● **TASKS TO PERFORM**
**1.** In the Shkreli article, rewrite the passage starting at "By Mike Leonard" and ending at "parasitic infection toxoplasmosis.", replacing "Manhattan" with "New York".
**2.** According to the Shkreli article, by how much did Shkreli's companies raise the price of Daraprim?
**3.** Write what comes next in the Shkreli article, picking up after its last sentence.

● **SELECTED TEXT**
☆ ☆ ☆

Martin Shkreli Accused of Drug Monopoly Scheme by Insurer

By Mike Leonard | March 5, 2021

A Blue Cross Blue Shield affiliate sued “Pharma Bro” Martin Shkreli, the pharmaceutical industry’s imprisoned enfant terrible, in a Manhattan federal court Thursday, alleging a scheme to monopolize the market for Daraprim, the “gold-standard treatment” for the parasitic infection toxoplasmosis.

Shkreli’s companies raised the drug’s price by more than 4,000% after acquiring the rights in 2015, then conspired to “thwart generic competition” through “deception and fraud” while claiming “their scheme was necessary to serve patients,” the complaint says. “None of their claims were truthful.”

The lawsuit, filed in the U.S. District Court for the Southern District of New York, echoes the claims from an ongoing case brought by the government, which Shkreli is fighting from the prison where he’s been locked up since 2017 on an unrelated fraud conviction. Shkreli was sentenced to seven years in prison after being convicted of securities fraud and conspiracy for lying to hedge-fund investors and manipulating shares in a biotech company he founded, Retrophin Inc.

☆ ☆ ☆

● **DATA RECORDS**
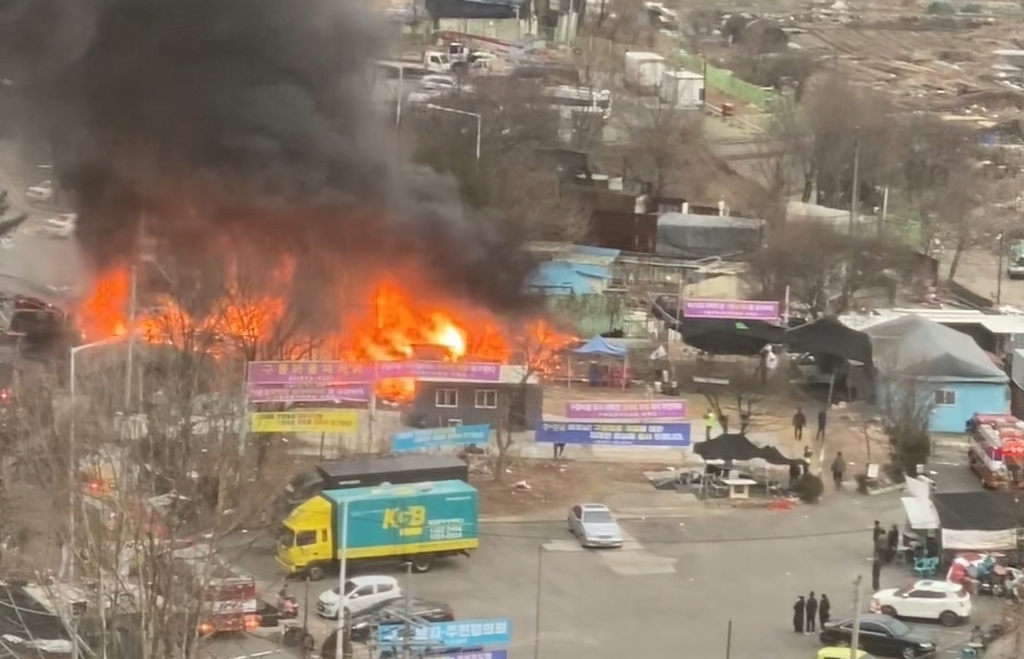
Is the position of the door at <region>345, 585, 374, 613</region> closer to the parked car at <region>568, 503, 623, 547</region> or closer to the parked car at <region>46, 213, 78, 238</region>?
the parked car at <region>568, 503, 623, 547</region>

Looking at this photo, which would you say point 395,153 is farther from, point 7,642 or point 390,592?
point 7,642

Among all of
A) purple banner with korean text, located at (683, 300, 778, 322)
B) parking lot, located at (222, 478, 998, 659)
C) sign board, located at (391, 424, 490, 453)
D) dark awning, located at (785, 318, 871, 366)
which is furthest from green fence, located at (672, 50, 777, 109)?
parking lot, located at (222, 478, 998, 659)

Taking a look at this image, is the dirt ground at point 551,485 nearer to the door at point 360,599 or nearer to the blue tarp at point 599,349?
the door at point 360,599

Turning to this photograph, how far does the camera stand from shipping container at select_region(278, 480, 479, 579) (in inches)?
441

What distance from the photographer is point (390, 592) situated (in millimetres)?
10562

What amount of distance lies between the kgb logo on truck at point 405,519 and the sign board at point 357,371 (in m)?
2.21

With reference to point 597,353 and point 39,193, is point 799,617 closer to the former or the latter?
point 597,353

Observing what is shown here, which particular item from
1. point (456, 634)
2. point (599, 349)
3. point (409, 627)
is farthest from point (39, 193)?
point (456, 634)

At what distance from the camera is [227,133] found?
1500cm

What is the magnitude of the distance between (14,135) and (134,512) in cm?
817

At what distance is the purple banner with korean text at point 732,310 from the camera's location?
711 inches

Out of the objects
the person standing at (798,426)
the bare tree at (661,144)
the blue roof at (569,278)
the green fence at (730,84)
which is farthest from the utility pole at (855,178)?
the person standing at (798,426)

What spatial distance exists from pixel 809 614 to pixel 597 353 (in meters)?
6.96


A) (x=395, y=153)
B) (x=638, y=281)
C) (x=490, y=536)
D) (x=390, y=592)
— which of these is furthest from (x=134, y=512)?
(x=638, y=281)
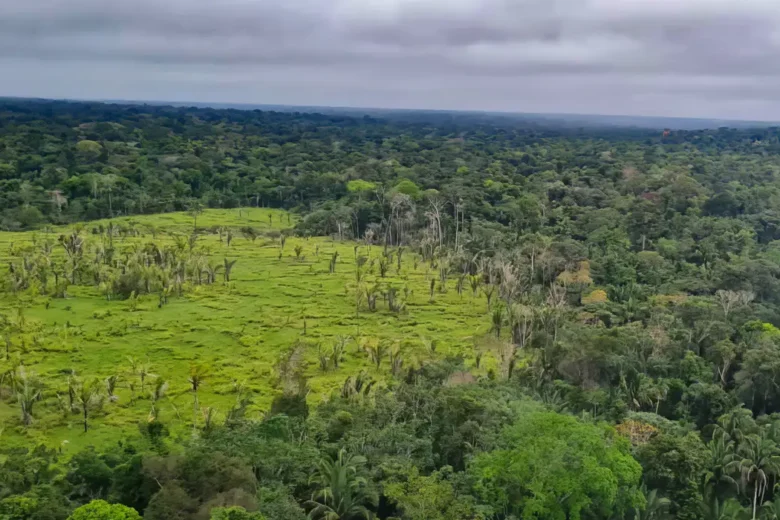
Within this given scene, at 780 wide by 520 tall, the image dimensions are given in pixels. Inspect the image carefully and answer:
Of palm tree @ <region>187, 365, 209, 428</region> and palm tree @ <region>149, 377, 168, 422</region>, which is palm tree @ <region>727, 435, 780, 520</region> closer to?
palm tree @ <region>187, 365, 209, 428</region>

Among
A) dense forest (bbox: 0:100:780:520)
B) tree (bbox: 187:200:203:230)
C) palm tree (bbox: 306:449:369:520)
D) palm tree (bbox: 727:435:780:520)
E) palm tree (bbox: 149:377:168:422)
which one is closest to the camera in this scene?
dense forest (bbox: 0:100:780:520)

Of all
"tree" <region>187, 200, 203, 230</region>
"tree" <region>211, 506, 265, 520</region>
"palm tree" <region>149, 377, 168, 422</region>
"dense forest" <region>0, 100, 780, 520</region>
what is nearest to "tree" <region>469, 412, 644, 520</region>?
"dense forest" <region>0, 100, 780, 520</region>

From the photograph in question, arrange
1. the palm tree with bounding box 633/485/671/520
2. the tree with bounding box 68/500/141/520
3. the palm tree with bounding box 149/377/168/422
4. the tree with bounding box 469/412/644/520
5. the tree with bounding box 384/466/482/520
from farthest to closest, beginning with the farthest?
1. the palm tree with bounding box 149/377/168/422
2. the palm tree with bounding box 633/485/671/520
3. the tree with bounding box 469/412/644/520
4. the tree with bounding box 384/466/482/520
5. the tree with bounding box 68/500/141/520

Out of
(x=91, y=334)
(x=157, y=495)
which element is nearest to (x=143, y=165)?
(x=91, y=334)

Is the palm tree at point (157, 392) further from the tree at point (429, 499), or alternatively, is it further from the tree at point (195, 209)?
the tree at point (195, 209)

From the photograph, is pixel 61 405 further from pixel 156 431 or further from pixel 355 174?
pixel 355 174

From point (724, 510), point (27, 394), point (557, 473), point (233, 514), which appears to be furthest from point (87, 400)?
point (724, 510)
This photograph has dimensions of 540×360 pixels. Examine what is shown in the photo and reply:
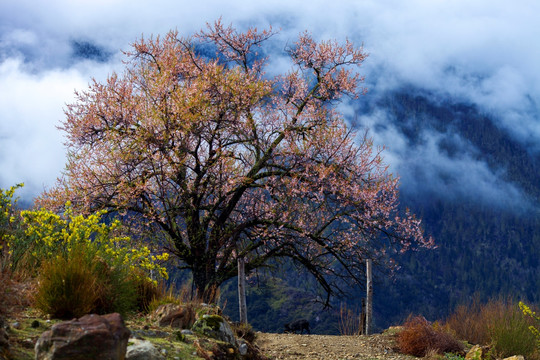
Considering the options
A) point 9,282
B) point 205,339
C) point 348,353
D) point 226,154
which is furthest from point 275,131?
point 9,282

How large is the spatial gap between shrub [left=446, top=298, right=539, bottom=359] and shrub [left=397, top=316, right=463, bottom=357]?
4.35ft

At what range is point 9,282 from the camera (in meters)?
6.80

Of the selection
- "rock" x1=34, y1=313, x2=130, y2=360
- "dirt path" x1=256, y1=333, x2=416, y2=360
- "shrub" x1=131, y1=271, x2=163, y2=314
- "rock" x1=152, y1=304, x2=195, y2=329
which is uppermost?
"shrub" x1=131, y1=271, x2=163, y2=314

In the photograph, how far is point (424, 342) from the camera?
563 inches

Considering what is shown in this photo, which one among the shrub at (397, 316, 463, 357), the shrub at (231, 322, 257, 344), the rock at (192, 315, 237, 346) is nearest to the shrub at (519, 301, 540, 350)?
the shrub at (397, 316, 463, 357)

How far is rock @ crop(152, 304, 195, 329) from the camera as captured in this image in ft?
27.4

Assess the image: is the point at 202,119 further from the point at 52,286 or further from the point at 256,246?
the point at 52,286

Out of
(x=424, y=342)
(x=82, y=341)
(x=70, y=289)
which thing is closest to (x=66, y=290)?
(x=70, y=289)

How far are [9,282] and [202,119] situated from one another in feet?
35.5

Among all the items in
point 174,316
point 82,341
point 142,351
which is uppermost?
point 174,316

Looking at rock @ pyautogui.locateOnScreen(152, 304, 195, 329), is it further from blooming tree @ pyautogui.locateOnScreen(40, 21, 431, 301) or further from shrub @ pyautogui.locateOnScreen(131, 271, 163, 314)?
blooming tree @ pyautogui.locateOnScreen(40, 21, 431, 301)

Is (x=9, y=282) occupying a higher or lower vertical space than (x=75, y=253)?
lower

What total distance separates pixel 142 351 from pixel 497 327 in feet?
42.8

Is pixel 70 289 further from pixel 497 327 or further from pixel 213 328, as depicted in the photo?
pixel 497 327
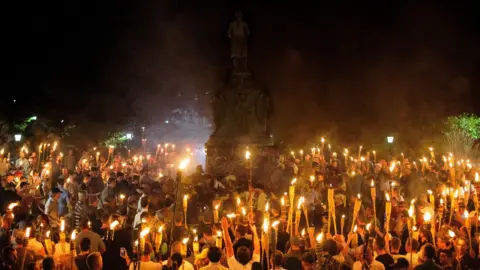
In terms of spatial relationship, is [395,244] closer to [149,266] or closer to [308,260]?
[308,260]

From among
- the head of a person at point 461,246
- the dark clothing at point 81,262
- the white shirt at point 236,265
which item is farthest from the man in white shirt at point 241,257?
the head of a person at point 461,246

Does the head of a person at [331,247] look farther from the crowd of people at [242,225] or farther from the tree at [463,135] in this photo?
the tree at [463,135]

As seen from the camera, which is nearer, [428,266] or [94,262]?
[94,262]

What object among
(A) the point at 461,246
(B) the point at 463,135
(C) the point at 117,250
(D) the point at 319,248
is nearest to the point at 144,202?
(C) the point at 117,250

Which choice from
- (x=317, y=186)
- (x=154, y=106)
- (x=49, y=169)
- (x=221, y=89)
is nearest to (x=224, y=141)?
(x=221, y=89)

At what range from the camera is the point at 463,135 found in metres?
28.2

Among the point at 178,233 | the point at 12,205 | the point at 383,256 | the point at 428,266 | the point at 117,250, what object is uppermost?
the point at 12,205

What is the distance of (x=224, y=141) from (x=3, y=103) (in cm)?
1538

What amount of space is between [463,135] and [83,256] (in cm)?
2705

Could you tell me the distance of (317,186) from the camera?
11406mm

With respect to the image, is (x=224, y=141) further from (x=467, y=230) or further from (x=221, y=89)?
(x=467, y=230)

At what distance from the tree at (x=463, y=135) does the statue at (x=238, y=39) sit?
1417cm

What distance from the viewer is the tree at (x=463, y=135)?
2785 centimetres

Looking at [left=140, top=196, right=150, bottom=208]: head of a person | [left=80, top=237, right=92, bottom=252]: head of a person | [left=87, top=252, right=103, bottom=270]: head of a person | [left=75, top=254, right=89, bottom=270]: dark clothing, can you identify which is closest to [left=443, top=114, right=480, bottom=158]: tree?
[left=140, top=196, right=150, bottom=208]: head of a person
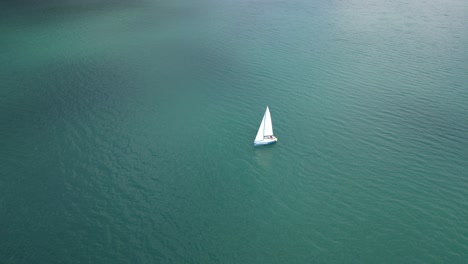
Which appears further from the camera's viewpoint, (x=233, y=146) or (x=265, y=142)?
(x=233, y=146)

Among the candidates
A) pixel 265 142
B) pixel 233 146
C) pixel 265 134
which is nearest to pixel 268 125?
pixel 265 134

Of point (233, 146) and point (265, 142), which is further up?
point (265, 142)

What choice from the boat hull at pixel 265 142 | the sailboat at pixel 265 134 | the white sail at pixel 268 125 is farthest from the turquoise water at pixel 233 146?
the white sail at pixel 268 125

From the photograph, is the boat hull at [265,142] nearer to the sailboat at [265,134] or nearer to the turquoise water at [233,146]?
the sailboat at [265,134]

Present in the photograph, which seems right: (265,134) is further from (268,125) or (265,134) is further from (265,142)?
(268,125)

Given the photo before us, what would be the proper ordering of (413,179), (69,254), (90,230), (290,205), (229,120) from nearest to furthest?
1. (69,254)
2. (90,230)
3. (290,205)
4. (413,179)
5. (229,120)

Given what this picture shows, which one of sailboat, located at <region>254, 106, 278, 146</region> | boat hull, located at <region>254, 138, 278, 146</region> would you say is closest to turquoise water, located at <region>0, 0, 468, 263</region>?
boat hull, located at <region>254, 138, 278, 146</region>

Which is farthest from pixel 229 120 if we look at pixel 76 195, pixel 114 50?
pixel 114 50

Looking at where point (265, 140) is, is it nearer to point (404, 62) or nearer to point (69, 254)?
point (69, 254)
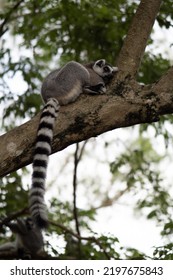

☆ ☆ ☆

● **RESULTS OF THE TASKS**
**1.**
By Mike Leonard | March 5, 2021

A Blue Cross Blue Shield affiliate sued “Pharma Bro” Martin Shkreli, the pharmaceutical industry’s imprisoned enfant terrible, in a New York federal court Thursday, alleging a scheme to monopolize the market for Daraprim, the “gold-standard treatment” for the parasitic infection toxoplasmosis.

**2.** By more than 4,000%.

**3.**
Martin Shkreli, former chief executive officer of Turing Pharmaceuticals AG, arrives at federal court in the Brooklyn borough of New York, U.S., on Thursday, Aug. 3, 2017.

Toxoplasmosis—caused by a parasite found most often in cat feces—normally involves only mild symptoms, if any, but the disease can be life-threatening in immune-compromised people, such as pregnant women or those with HIV/AIDS.

In addition to Shkreli, the 128-page suit by Blue Cross Blue Shield of Minnesota targets Vyera Pharmaceuticals LLC, Phoenixus AG, and Phoenixus CEO Kevin Mulleady. Vyera is the former Turing Pharmaceuticals.

The proposed class action accuses them of preventing rivals from capitalizing on the “astronomical” Daraprim price hike—”from $17.50 to $750 per tablet”—through resale restrictions in the contracts between Vyera, Phoenixus, and the specialty manufacturers that made the drug’s key ingredients.

Those agreements also allegedly included “data blocking” provisions that prohibited the specialty suppliers from providing Daraprim sales information to the companies that normally aggregate drug market data.

The contract terms effectively blocked competitors from obtaining necessary ingredients, accessing the samples they needed to test the “bioequivalence” of their proposed generics, or “accurately assessing, and thus pursuing, the market opportunity,” according to the complaint.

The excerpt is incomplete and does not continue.